I think that decent transistor budget would have been spent on improving security. Zen3 supports shadow stack, SEV-SNP, and a big bunch of hardening measures which you can find in the latest manuals which were updated since mid of Oct.
disappointed that Zen3 isnt really actually any wider in the front end or execution stages, or even load/store pipeline,
Amazed they pulled off ~20% IPC , higher clocks probably around the same transistor count on the same process at the same TDP.
I am more impressed by their more pragmatic approach in finding a balance between manufacturability and performance.
Papermaster specifically mentioned about this, that they could have gotten performance by throwing more power and transistors at the problem, but that was not how they want to tackle the problem in this generation.
If N5P improves within the next quarters, even a conservative ~1.5x gain in density would give them a lot of transistor budget to play with.
I wont be surprised if they did not make Zen3 any wider or add more execution units simply because they knew the bottleneck is there somewhere, like DDR4 memory subsystem or something.
DDR5 or even X3D might be some of the things to tackle that problem.
Zen4, imo, would be an even more radical uplift compare to Zen3.
This statement "The whole thing is supposed the brainiac vs speed demon approach" reveals his bias. There is no brainiac vs speed demon approach. ARM and Apple don't reach 4+ GHz and therefore they must design their pipelines to maximize throughput at slower speeds. Intel and AMD CAN reach those speeds and have found that the combination of higher speed, relatively lower SPEC per GHz, and the scalability to many cores works for them.
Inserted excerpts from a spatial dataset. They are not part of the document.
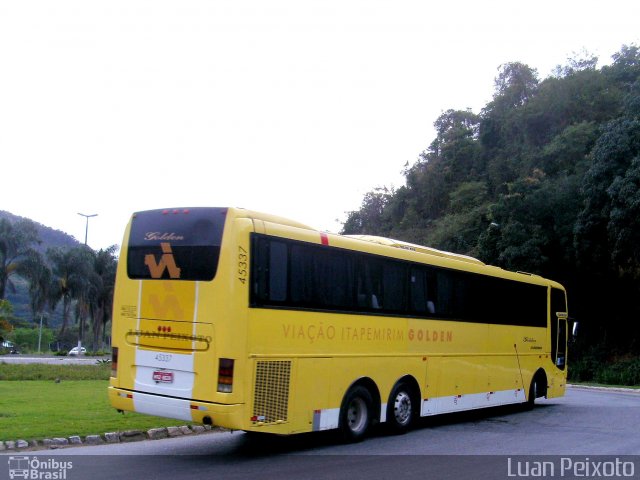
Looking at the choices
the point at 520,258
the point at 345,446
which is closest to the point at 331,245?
the point at 345,446

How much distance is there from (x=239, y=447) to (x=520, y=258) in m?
28.7

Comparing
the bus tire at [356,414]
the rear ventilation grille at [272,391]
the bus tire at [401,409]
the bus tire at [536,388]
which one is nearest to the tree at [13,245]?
the bus tire at [536,388]

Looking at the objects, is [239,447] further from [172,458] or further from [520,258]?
→ [520,258]

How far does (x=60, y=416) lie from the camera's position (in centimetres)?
1309

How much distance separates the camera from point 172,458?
1060cm

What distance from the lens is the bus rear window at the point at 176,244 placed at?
34.8 feet

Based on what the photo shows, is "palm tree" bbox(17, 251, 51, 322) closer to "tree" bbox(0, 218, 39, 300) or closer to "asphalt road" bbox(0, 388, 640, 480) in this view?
"tree" bbox(0, 218, 39, 300)

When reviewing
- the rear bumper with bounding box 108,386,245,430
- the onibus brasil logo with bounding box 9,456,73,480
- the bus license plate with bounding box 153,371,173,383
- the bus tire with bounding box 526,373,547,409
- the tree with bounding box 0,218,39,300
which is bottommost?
the onibus brasil logo with bounding box 9,456,73,480

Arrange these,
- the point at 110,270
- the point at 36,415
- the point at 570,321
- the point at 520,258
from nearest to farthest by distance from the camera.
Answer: the point at 36,415 → the point at 570,321 → the point at 520,258 → the point at 110,270

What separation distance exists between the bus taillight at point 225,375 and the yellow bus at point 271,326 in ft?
0.05

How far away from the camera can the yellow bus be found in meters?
10.3

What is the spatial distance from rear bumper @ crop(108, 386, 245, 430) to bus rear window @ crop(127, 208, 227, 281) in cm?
177

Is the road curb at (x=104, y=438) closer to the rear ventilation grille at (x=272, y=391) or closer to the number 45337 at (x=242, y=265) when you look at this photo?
the rear ventilation grille at (x=272, y=391)

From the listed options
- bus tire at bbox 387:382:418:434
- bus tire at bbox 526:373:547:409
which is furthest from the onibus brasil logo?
bus tire at bbox 526:373:547:409
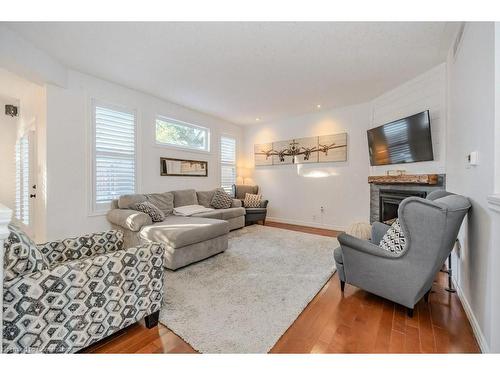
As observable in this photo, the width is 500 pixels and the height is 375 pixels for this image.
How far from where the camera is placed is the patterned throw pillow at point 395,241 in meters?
1.76

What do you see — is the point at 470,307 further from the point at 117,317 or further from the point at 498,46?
the point at 117,317

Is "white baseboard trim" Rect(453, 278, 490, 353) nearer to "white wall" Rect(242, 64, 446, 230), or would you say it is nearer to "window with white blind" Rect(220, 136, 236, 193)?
"white wall" Rect(242, 64, 446, 230)

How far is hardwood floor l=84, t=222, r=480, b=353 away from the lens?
143 cm

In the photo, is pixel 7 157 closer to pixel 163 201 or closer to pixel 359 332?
pixel 163 201

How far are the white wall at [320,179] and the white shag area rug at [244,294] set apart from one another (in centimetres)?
154

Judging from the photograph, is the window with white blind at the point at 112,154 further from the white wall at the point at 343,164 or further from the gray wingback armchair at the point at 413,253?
the gray wingback armchair at the point at 413,253

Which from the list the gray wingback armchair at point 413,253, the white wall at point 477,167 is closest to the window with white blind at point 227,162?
the gray wingback armchair at point 413,253

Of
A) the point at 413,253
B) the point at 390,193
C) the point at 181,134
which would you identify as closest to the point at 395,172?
the point at 390,193

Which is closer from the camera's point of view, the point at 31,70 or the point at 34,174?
the point at 31,70

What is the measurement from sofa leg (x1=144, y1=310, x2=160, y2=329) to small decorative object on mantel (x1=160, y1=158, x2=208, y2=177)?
323cm

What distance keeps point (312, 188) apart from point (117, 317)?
4586 millimetres

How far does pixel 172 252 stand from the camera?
2578 millimetres

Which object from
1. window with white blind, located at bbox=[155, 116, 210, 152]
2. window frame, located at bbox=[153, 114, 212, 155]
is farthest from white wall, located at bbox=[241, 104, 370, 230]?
window with white blind, located at bbox=[155, 116, 210, 152]

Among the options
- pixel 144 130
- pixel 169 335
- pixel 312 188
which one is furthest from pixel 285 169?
pixel 169 335
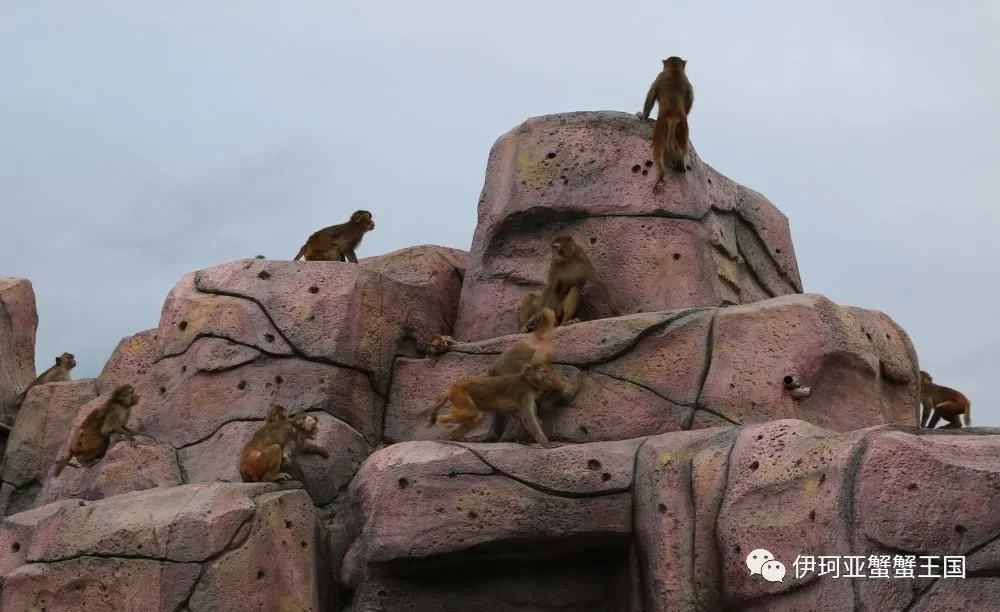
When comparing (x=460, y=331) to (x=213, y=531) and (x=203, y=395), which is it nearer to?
(x=203, y=395)

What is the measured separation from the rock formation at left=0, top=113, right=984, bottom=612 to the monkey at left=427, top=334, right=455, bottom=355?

Having designed some buggy logic blocks professionally, increasing clock speeds is far from being the dumb speed demon approach. In many cases, you need more silicon to design high speed blocks, and so much of effort you have to spend on so many things like handling delay propagation, race conditions, locks, etc that is is just easier to duplicate logic blocks to gain performance and continue to work in a different clock domain with lower frequencies
I am either just not great at it or something, but thankfully I got promoted to work with "complete system design" now and dont deal with such low level stuff since a long time.
Andrei keeps using this "oh but Apple A13 is +64% vs +67%? that's what we're fighting over"? No, A13 loses to the 5600X by 20% in SPECint2006. Once Apple can design a chip that beats the 5600X then we can talk. Apple probably CAN design a nice fast chip. But they haven't. Defending the A13 is a loser's battle when we're talking about desktop CPUs.
I think the article is not intended to cater to professional audience. Even the Graviton article was quite cringy, if you are a professional.
Ths article is simply a repeat of AMD's slides with little new information that you can't surmise already.
Regarding SPEC, I dont know how relevant SPECint2006 is, honestly. From compute cluster/server perspective, I know the guys in my department don't use it. Some of the SW that Phoronix is running on his PTS suite is also what we run in our evaluation labs. Any of you guys use it professionally?
What about fp performance?
For the Graviton test it should be meaningful at least, not only just for the usual rendering and compute/scientific tasks
Some of the updates made to our distro by our software vendor, added AVX2 to BPF and netfilter, the performance gain for packet traversing in netfilter chains is mindblowing. If you have have proxy in front of your worker nodes, the difference in performance it makes is night and day, like 10x-15x lesser time spent in kernel space before packets get delivered/routed to end process.